Another 2013 piece, Liberator, is an object fabricated using 3D printing – the rapid prototyping of a solid object by building it up from melted polymer, one layer at a time. The design originated with Defense Distributed, which last May made headlines worldwide when it released the files for printing the Liberator pistol, the first, fully 3D-printable gun made widely available online. The files were downloaded over 100,000 times in the two days before the U.S. Department of State Office of Defense Trade Controls Compliance demanded that they be taken down. A Liberator will be on display.
The autonomous nature of modern weapons technology is also on display in a video piece by German artist and film director Harun Farocki: Auge/Maschine II (Eye/Machine II in English). The 15-minute video integrates military and civilian material – some real, some imagined using special effects – underscoring how computer vision has overtaken human sight, especially as a witness to history, turning the traditional man-machine distinction into an eye-machine divide.

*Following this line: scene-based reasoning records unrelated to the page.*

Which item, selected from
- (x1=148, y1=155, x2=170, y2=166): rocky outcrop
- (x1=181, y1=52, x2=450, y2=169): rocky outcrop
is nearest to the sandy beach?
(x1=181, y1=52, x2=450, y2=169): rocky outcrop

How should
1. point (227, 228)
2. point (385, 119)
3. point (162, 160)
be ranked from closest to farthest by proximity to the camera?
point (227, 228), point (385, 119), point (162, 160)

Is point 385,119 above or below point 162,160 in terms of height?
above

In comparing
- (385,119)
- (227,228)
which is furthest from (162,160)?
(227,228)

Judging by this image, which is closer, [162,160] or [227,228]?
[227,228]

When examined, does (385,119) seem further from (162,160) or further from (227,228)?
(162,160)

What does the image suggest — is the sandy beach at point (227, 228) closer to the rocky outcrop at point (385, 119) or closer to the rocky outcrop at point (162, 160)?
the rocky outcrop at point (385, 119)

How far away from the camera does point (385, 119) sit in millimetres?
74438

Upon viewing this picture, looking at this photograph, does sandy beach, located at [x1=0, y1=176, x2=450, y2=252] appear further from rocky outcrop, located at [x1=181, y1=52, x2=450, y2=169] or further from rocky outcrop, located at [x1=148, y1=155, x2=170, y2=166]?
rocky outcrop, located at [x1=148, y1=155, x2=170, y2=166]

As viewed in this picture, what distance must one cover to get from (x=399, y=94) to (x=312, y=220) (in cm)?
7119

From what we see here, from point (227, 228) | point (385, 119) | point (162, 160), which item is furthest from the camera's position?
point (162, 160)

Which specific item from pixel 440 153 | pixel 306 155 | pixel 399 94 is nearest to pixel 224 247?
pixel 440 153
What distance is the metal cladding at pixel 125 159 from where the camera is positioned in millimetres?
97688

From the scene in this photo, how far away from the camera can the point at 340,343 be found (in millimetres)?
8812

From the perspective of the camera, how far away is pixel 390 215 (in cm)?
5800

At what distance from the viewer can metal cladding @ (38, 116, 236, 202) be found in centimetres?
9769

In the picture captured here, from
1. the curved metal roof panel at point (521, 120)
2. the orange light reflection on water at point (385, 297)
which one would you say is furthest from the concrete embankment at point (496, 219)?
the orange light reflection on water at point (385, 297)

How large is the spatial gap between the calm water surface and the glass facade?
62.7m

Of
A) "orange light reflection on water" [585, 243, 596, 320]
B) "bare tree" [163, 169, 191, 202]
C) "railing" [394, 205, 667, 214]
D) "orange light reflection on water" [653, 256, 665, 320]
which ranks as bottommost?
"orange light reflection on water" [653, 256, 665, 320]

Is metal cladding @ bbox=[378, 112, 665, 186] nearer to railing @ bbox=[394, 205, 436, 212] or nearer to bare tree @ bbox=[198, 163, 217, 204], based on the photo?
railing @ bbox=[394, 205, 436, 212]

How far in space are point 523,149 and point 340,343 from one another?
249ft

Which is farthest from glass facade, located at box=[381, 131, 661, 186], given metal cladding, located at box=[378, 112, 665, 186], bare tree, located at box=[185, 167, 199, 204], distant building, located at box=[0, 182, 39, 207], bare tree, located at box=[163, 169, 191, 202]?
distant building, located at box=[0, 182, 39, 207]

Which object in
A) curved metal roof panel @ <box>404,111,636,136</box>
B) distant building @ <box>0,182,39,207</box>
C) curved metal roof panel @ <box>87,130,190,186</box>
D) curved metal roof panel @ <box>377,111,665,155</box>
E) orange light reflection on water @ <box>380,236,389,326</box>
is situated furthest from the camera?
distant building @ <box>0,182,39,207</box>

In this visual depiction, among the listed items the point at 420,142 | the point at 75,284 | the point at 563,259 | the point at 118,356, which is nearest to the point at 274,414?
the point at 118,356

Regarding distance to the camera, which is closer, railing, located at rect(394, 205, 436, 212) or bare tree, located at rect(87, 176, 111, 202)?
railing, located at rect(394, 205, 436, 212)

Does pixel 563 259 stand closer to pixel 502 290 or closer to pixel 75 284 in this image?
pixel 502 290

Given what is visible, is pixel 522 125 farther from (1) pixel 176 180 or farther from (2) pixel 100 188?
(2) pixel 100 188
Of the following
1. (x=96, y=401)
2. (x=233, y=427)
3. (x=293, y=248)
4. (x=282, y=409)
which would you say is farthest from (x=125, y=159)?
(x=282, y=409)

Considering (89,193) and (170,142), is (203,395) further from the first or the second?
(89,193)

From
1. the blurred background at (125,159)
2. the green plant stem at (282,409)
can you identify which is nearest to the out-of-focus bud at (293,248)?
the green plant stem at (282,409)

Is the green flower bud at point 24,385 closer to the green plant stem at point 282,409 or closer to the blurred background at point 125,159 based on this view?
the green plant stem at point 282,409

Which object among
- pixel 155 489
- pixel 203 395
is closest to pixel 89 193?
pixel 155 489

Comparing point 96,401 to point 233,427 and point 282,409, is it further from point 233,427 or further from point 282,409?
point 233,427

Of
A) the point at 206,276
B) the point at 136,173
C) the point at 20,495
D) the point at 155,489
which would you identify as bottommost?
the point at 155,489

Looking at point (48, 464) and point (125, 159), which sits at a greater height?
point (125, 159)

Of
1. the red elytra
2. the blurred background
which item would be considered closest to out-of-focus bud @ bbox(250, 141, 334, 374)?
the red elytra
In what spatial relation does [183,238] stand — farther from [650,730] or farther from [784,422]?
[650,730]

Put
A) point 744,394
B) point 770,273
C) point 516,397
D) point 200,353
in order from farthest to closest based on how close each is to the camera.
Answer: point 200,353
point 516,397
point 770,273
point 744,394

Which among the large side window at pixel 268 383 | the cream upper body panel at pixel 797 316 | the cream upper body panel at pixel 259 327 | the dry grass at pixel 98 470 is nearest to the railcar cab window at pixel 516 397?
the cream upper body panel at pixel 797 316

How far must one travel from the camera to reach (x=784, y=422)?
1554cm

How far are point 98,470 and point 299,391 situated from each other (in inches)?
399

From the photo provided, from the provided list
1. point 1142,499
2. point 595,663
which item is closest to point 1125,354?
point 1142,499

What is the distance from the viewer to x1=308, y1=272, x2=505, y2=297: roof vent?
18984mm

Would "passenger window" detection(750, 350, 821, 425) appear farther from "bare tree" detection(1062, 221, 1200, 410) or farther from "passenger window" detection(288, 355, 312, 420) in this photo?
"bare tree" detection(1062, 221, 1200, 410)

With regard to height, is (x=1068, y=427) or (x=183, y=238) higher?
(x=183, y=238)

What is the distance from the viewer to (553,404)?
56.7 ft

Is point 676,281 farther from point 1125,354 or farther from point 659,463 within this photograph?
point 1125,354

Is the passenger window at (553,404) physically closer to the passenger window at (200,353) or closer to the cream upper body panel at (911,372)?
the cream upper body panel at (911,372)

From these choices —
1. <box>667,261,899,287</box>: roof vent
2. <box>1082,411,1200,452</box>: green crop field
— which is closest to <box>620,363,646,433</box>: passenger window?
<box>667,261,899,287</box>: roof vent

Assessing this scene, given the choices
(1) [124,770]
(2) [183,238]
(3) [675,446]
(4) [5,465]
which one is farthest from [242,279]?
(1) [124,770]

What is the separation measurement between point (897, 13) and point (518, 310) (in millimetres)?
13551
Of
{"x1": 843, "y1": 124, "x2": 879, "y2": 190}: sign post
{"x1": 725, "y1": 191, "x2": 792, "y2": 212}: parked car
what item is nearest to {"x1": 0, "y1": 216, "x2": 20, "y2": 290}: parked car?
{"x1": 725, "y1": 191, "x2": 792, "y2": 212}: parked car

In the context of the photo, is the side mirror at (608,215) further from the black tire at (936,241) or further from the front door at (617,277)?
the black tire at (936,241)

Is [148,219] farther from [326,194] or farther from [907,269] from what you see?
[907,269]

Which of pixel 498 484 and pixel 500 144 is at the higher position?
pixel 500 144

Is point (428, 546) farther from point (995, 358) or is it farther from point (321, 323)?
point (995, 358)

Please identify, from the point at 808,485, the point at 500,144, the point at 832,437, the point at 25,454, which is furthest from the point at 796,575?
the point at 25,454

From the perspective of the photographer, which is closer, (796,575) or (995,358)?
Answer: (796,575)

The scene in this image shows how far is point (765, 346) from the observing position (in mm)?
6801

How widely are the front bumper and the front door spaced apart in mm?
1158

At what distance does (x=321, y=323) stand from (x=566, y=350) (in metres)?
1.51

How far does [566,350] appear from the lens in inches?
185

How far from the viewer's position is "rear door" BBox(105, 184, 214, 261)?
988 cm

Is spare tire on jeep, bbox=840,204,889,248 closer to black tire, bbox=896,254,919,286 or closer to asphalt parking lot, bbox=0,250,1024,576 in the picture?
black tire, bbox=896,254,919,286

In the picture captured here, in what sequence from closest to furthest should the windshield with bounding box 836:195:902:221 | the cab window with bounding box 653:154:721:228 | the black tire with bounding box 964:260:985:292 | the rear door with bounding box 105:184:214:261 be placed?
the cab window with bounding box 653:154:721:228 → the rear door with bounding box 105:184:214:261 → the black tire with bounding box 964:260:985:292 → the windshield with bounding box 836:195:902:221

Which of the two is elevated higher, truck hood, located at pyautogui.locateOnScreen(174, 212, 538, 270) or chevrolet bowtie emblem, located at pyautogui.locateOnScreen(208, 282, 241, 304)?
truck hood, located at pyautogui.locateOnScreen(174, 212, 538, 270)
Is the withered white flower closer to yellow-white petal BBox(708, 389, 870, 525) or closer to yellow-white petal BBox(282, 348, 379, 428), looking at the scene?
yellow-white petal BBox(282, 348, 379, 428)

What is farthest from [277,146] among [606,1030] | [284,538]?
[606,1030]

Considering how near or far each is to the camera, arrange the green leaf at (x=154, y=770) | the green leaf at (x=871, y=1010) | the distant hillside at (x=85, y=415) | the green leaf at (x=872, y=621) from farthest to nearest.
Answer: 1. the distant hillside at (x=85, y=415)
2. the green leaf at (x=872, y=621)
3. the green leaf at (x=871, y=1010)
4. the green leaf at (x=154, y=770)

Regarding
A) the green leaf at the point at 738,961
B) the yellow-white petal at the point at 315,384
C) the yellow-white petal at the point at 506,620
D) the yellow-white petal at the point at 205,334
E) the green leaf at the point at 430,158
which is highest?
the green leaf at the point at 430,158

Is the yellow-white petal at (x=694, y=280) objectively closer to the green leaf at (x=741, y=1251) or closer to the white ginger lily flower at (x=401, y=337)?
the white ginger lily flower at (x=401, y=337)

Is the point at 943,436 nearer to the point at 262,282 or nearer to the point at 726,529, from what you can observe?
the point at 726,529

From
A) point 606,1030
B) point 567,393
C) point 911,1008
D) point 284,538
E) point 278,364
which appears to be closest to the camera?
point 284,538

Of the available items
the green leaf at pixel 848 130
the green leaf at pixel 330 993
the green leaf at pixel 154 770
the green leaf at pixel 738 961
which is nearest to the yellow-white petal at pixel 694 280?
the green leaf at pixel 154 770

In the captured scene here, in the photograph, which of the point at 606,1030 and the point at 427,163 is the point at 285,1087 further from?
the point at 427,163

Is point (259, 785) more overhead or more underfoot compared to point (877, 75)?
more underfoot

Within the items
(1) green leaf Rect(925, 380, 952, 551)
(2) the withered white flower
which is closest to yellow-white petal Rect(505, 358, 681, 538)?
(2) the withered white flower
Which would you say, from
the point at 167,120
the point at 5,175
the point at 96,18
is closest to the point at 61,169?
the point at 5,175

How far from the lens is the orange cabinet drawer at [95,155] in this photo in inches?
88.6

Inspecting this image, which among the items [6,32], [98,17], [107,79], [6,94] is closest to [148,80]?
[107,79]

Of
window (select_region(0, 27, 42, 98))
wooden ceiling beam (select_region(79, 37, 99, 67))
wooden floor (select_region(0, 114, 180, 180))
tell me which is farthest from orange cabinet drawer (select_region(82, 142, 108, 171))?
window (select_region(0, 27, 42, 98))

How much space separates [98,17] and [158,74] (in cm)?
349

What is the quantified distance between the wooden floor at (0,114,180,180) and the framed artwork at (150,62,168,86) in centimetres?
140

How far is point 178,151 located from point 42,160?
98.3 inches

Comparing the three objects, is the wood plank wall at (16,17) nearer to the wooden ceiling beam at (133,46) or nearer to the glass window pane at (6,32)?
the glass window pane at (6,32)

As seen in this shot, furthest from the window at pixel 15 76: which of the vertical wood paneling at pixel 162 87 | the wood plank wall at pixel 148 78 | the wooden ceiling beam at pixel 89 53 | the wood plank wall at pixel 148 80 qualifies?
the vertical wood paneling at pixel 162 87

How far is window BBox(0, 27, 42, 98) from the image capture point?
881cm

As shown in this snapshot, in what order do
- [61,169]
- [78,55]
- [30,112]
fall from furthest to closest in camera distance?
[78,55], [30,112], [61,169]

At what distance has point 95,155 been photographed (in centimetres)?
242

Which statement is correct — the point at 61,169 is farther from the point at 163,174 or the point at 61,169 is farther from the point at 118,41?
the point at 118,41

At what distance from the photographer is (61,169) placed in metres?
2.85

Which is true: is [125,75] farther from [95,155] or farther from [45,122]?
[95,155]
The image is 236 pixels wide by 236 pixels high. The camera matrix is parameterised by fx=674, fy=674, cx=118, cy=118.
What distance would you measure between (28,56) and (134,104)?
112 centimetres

The exhibition includes a series of works from the 1970s that offer new insights into the production process of artist Donald Judd. Other works on display in the gallery@calit2 include:
• Rami: Givati Brigade, Rotem Regiment, Golan Heights, Israel (2000), by Rineke Dijkstra;
• Network B (2009), generative software by Casey Reas;
• Untitled (Passenger #3), from a series of photographs of airline passengers, by John Schabel; and
• Untitled, What Followed Was Amazing Bliss (2013), a video project with custom software by Nathan Wade.
Two UC San Diego works will also be exhibited. The first is View from Curiosity, August 2012, for which Trish Stone, an artist who performs visualization research in the Qualcomm Institute, manipulated an image from NASA/Jet Propulsion Laboratory at Caltech to produce large ink-jet prints. The second work is Mass-Efficient Deployable Tensegrity Structure. Made of balsa wood and tensioned string, it was built by Robert Skelton, a professor of mechanical and aerospace engineering in the UCSD Jacobs School of Engineering. Tensegrity is a growing paradigm for designers of new materials and structures. Composed of continuous strings and sticks, structures built with tensegrity are malleable, flexible and adaptable. How they are put together can change the acoustic, mechanical or electromagnetic properties of a material.